Bagikan:

JAKARTA - Kapolri Jenderal Pol Listyo Sigit kini tengah diuji dengan sejumlah kasus para anak buahnya. Terbaru muncul dugaan oknum polisi yang menjadi beking perusahaan tambang batu bara dengan inisial diduga PT BG di Sumatera Selatan.

Menanggapi isu tersebut, Pakar Hukum Universitas Trisakti Abdul Fickar menilai jika adanya kedekatan antara oknum Polri dengan pengusaha atau perusahaan tambang batu bara berpotensi terjadinya penyalahgunaan wewenang.

Selain itu, menurutnya bisa berdampak negatif dengan adanya praktik-praktik korupsi, kolusi dan nepotisme (KKN). Sehingga dirinya menyarankan harus ada sanksi administratif hingga pidana.

"Jika benar maka oknum tersebut berpotensi melakukan KKN, ini yang harus ada tindakan dari pimpinan. Bahkan seharusnya ada mekanisme yang mengatur penghukuman secara administratif. Jika alat buktinya cukup bisa dibawa ke ranah pidana," kata Fickar kepada wartawan, Selasa 19 Juli 2022.

Karena menurutnya, adanya kedekatan antara oknum Polri dengan pengusaha atau perusahaan tambang sangatlah tidak etis dan bisa mempengaruhi pekerjaan jika ada keuntungan ekonomis.

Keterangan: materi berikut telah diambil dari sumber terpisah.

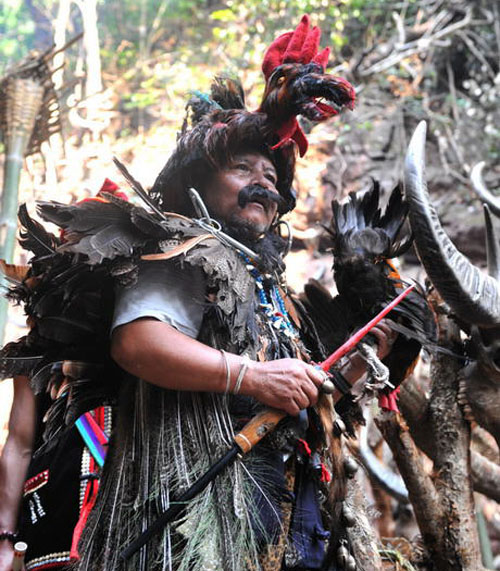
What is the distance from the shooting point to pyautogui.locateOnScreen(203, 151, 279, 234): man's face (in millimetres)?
2482

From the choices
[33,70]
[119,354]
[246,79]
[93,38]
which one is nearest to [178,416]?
[119,354]

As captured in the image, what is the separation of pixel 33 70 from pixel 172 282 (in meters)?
2.21

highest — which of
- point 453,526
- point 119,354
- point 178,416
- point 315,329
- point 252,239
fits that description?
point 252,239

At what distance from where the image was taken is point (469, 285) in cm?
246

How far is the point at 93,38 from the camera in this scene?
8914mm

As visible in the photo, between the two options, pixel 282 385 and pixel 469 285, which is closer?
pixel 282 385

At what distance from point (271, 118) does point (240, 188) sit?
0.93ft

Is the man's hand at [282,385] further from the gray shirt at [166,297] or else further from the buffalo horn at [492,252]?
the buffalo horn at [492,252]

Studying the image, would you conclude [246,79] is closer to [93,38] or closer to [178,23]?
[93,38]

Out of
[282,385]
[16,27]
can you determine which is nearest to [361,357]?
[282,385]

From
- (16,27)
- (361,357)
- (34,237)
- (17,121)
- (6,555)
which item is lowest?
(6,555)

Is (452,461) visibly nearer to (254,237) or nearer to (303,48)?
(254,237)

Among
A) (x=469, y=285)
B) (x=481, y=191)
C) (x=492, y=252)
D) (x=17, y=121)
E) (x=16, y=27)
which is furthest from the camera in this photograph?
(x=16, y=27)

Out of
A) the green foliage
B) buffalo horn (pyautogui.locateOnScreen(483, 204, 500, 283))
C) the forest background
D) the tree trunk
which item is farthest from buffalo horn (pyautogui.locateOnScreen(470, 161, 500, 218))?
the green foliage
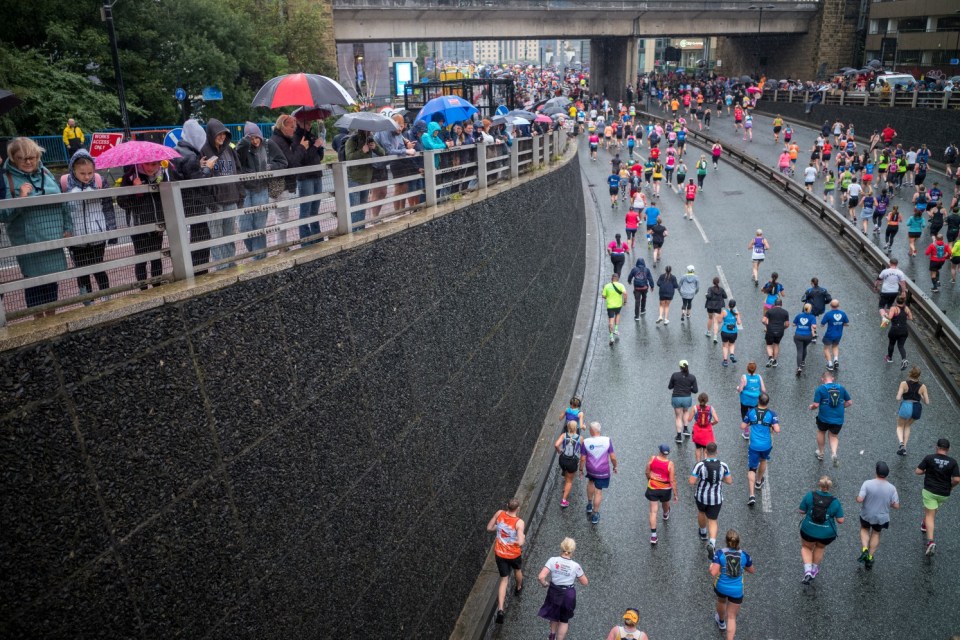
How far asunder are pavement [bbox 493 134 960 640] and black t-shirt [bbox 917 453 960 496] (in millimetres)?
903

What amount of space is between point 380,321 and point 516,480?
18.0 feet

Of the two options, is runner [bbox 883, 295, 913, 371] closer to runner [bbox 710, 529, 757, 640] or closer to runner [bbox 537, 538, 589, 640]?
runner [bbox 710, 529, 757, 640]

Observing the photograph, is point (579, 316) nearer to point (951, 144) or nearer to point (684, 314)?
point (684, 314)

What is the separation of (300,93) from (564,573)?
6.62 meters

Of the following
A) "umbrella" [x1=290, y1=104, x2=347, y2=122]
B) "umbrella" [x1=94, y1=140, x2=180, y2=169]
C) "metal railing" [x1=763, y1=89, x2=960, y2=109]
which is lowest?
"metal railing" [x1=763, y1=89, x2=960, y2=109]

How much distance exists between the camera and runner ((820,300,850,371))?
15.8 m

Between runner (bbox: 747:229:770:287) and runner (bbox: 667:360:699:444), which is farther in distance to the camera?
runner (bbox: 747:229:770:287)

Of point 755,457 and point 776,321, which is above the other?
point 776,321

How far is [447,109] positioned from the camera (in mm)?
15523

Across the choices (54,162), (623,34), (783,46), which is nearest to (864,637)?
(54,162)

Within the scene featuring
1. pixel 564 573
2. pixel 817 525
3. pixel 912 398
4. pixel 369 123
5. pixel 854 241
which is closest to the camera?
pixel 564 573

"Tidak etis, kalo mempengaruhi pekerjaan dari berkawan itu dia mendapatkan keuntungan ekonomis. Sangat berpotensi lahirnya penyalahgunaan wewenang," katanya.

Senada Guru Besar Ilmu Hukum Universitas Al-Azhar Indonesia, Prof Suparji Ahmad mengatakan fenomena kedekatan oknum Polri dengan pengusaha dapat mengganggu integritas dan kewibawaan lembaga peradilan dalam menjamin keadilan masyarakat.

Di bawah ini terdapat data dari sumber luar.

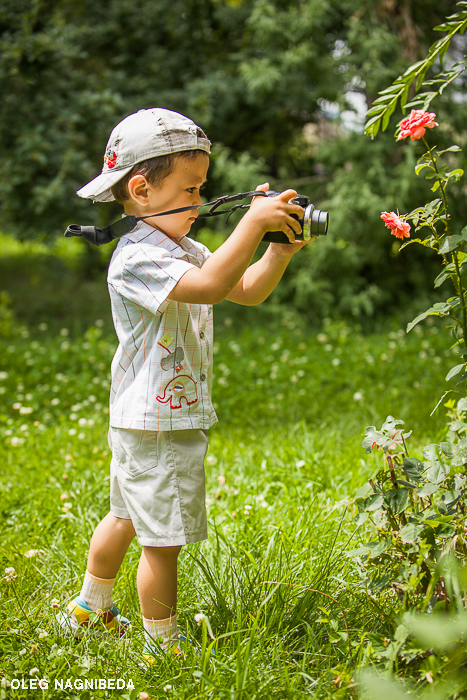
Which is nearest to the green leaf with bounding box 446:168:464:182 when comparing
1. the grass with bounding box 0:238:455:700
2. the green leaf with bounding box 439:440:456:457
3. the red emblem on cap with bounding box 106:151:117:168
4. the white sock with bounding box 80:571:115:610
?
the green leaf with bounding box 439:440:456:457

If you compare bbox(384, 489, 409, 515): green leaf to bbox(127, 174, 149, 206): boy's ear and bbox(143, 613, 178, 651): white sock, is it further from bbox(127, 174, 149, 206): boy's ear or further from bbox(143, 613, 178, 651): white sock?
bbox(127, 174, 149, 206): boy's ear

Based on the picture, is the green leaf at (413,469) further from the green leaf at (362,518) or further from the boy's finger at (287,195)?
the boy's finger at (287,195)

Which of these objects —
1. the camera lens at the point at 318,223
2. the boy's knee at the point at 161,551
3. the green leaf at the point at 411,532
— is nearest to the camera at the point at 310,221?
the camera lens at the point at 318,223

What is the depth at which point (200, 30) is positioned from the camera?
6.25 meters

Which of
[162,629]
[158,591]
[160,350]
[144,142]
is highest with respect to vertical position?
[144,142]

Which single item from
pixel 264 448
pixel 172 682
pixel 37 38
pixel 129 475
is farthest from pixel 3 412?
pixel 37 38

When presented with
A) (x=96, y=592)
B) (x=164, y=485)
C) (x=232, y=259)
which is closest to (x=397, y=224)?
(x=232, y=259)

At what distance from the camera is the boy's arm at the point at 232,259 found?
1.33 m

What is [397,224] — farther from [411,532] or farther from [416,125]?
[411,532]

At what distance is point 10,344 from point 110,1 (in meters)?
3.97

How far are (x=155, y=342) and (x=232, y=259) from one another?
300mm

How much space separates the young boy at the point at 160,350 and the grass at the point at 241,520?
0.64 ft

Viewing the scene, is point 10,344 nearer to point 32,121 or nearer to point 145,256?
point 32,121

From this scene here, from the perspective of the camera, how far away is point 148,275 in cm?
140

"Aparat penegak hukum sebagai alat negara harus mandiri, independen, profesional dan integritas agar tidak terjadi benturan kepentingan yang disinyalir dapat menyuburkan kejahatan atas nama kekuasaan atau kewenangan yang dimiliki oleh aparatur penegak hukum," kata Suparji.

Menurutnya, konsistensi dan ketegasan aparatur penegakan hukum menjadi kunci dari independensi lembaga peradilan. Ia mengatakan bahwa sikap tersebut menjadi penting untuk menjamin kesinambungan logika keadilan yang dibangun oleh masyarakat berdasarkan putusan-putusan yang dikeluarkan oleh pengadilan.

Selain itu, kata dia, diperlukan juga proses yang obyektif dalam setiap tahap-tahap penegakan hukum.

"Objektivitas dalam penegakan hukum hanya dapat dilakukan oleh para aparatur yang profesional, dan memiliki integritas moral yang tinggi," kata dia.

Suparji menyebut pembenahan sama sekali tidak dimaksudkan untuk membatasi, bahkan mengurangi kewenangan dan kemandirian hakim. Namun, lanjutnya, yang dimaksudkan adalah pembenahan untuk memperkuat institusi (institutional capacity building) untuk menghadirkan suatu lembaga penegakan hukum yang sungguh-sungguh mengabdi kepada kebenaran dan keadilan hukum, tanpa dipengaruhi intervensi dalam bentuk apapun dari luar, termasuk motif-motif uang dan politik.

"Bukan menuduh, namun merupakan suatu konsekuensi dari suatu hubungan relasi yang saling menguntungkan dan saling bergantung satu dengan yang lain akan memunculkan persekongkolan hukum yang dapat berdampak pada penerapan hukum yang tajam ke bawah tumpul ke atas," ujarnya.